(Source data)
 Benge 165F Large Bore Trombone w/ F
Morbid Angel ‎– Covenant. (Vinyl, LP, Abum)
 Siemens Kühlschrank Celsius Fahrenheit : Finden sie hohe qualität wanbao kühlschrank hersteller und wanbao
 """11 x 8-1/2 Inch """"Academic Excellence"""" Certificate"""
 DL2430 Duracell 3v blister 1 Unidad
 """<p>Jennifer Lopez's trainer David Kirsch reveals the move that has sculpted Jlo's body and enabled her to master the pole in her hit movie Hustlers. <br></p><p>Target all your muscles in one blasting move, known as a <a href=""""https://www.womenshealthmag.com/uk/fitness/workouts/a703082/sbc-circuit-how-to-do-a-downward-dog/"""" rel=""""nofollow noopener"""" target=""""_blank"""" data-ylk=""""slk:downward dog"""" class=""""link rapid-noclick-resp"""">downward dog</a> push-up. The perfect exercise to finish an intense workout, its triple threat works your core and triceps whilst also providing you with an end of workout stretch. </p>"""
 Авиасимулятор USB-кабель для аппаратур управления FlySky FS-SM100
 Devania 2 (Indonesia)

---

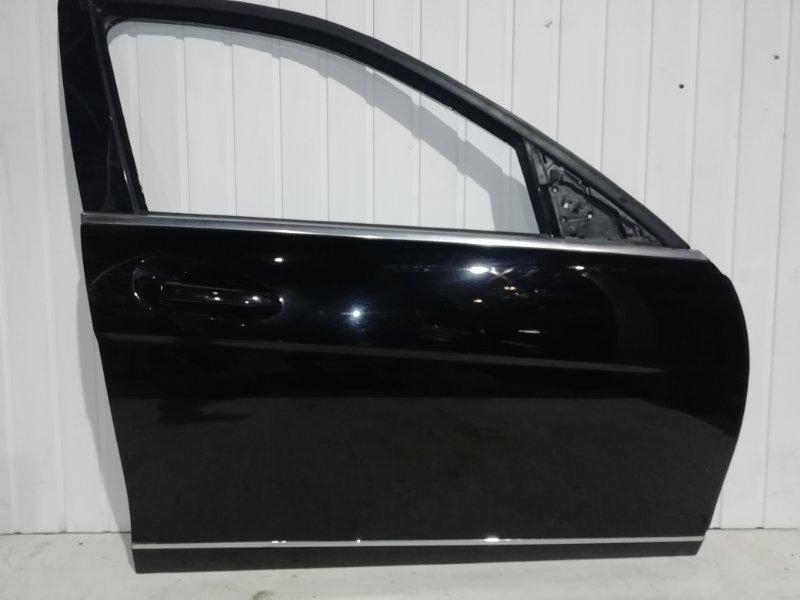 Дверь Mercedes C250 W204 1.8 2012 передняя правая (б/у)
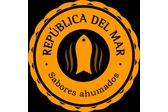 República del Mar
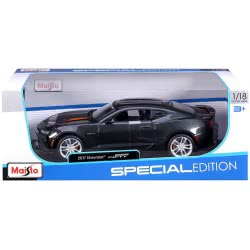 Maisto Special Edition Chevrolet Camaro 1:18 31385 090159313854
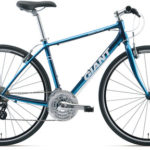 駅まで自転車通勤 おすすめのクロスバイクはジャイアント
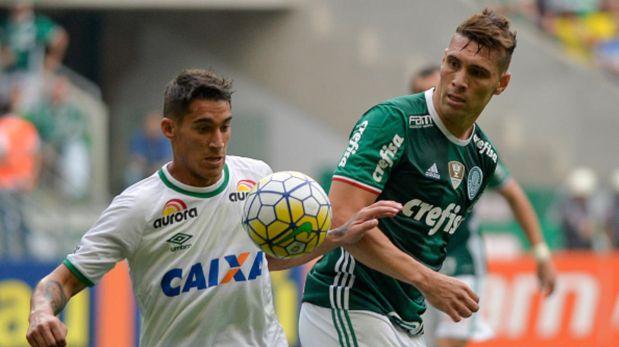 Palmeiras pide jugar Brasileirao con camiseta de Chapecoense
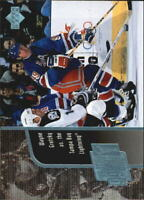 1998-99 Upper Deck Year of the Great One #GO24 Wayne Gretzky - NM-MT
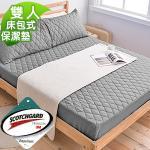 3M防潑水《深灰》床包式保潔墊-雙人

_Exercise description:_
Would you restate, exactly and with no pictures, the lines of the entries above from the one containing "República del Mar" through the one containing "3M防潑水《深灰》床包式保潔墊-雙人"?

_Response:_
 República del Mar
 Maisto Special Edition Chevrolet Camaro 1:18 31385 090159313854
 駅まで自転車通勤 おすすめのクロスバイクはジャイアント
 Palmeiras pide jugar Brasileirao con camiseta de Chapecoense
 1998-99 Upper Deck Year of the Great One #GO24 Wayne Gretzky - NM-MT
 3M防潑水《深灰》床包式保潔墊-雙人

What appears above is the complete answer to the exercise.